A fines del pasado año visitó La Habana un notable político europeo, de izquierdas y con una sólida formación académica. Como no cumplía con una invitación oficial, se movió a su aire por la ciudad, observó los cambios que son visibles, habló con ciudadanos de a pie. Ya casi al partir, confesó a un amigo que se iba muy preocupado. Lo visto en Cuba se parecía mucho a lo que había investigado sobre la transición al capitalismo en un país de Europa del Este. Este amigo común, que me contó la conversación, le respondió al político europeo que, al tiempo que aquí se consolidaba una nueva clase con un estatus económico muy superior a lo frecuente en la Isla, también había un pensamiento de izquierdas que se estaba actualizando, sobre todo en jóvenes intelectuales, y eso podía ser esperanzador. “No lo es”, contestó, tajante, el político, “porque no tienen el poder y nadie los va a tener en cuenta. El poder lo tienen otros”.

▸ Datos
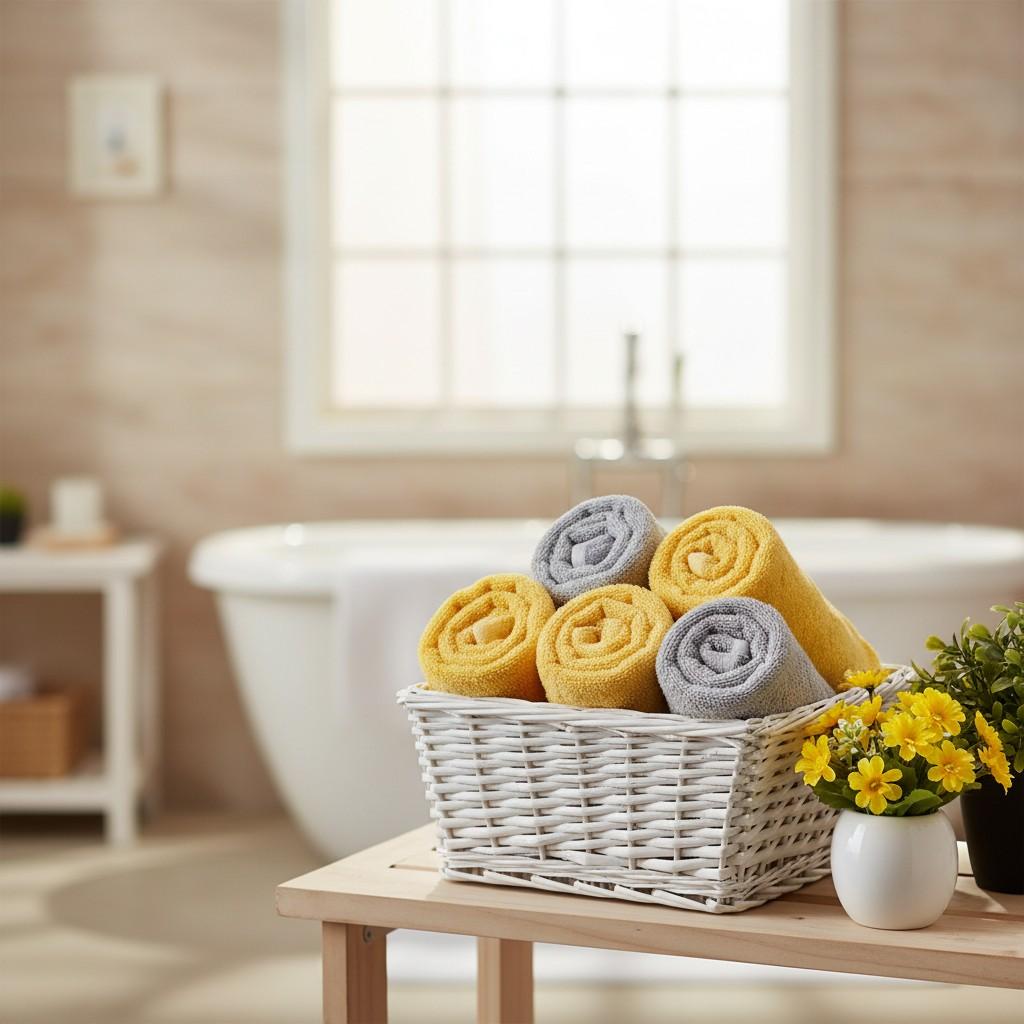 Microfiber Hand Towel | Grey & Yellow | Ultra Soft, Super Absorbent (Set of 3 Pcs)
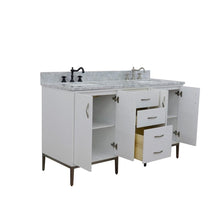 Load image into Gallery viewer, Bellaterra Home Vanity BellaTerra Home 61&quot; Double sink vanity in White finish with White carrara marble and rectangle sink 408001-61D-WH-WMR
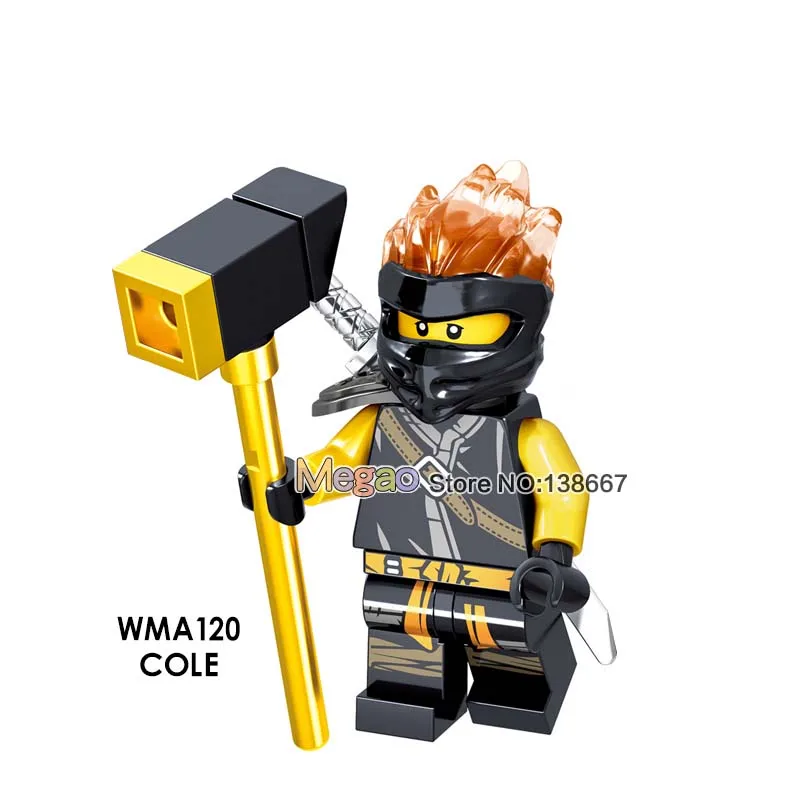 Single Llyod Nya Echo Zane ZX Golden Ninja Kai Cole Yang Akita Pythor Snake Warrior Ninja Building Blocks Model Kids Toys - Цвет: Золотой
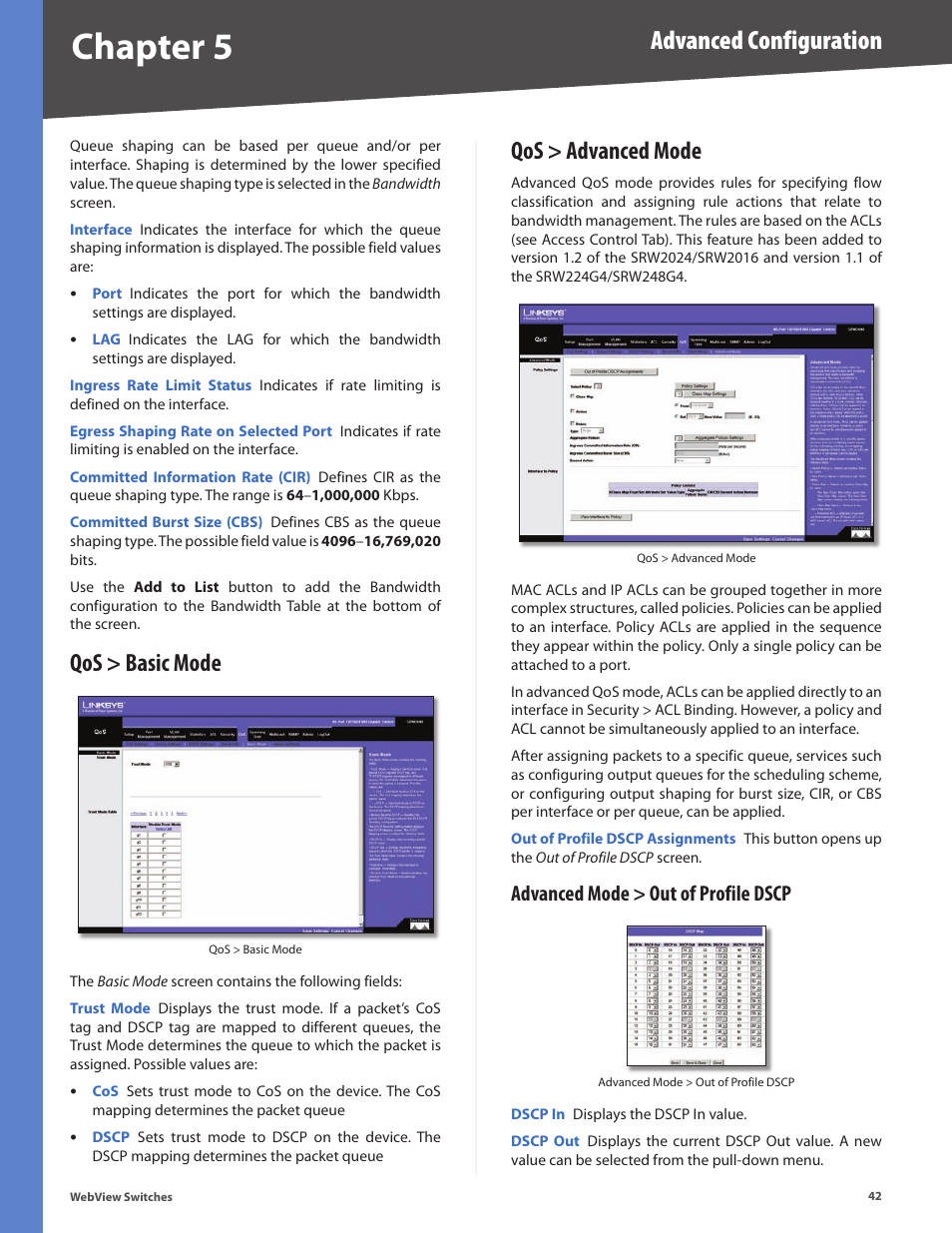 Qos > basic mode, Qos > advanced mode, Advanced mode > out of profile dscp | Qos > basic mode qos > advanced mode, Chapter 5, Advanced configuration | Linksys BUSINESS SERIES SRW224G4 User Manual | Page 49 / 96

▸ Problema A
Según el texto sobre la visita a La Habana, ¿a qué se parecía mucho lo que el político europeo vio en Cuba?
▸ Problema B
Retoma el texto sobre la visita a La Habana a partir de su última oración.

▸ Resultado A
A lo que había investigado sobre la transición al capitalismo en un país de Europa del Este.

▸ Resultado B
Algunos años atrás, en un college de Ohio, conocí a un profesor chino de filosofía, especializado en ética. Yo presentaba un ciclo sobre el cine de Tomás Gutiérrez Alea y él asistía puntualmente a todas las proyecciones. Estaba muy interesado en enterarse de primera mano qué estaba pasando en Cuba. Le importaba saber el valor que podían tener el arte y la literatura en la sociedad. Su respuesta a cada una de mis opiniones era la misma: “Así sucedía en China a fines de los 80”. La percepción que tenía sobre el rumbo que seguía su país era devastadora: “Los millonarios ingresan al Partido Comunista”, me decía, “el partido de los trabajadores se ha convertido en el partido de los directivos y los millonarios”.
Más allá de las diferencias que, por historia o cultura, nos separan de naciones europeas o asiáticas que pretendieron alcanzar una sociedad más justa, más humana (de forma equivocada, como verificó la terca realidad), los recientes debates en torno a la necesidad de limitar la concentración de la riqueza me han hecho recordar las dos anécdotas que he sintetizado antes.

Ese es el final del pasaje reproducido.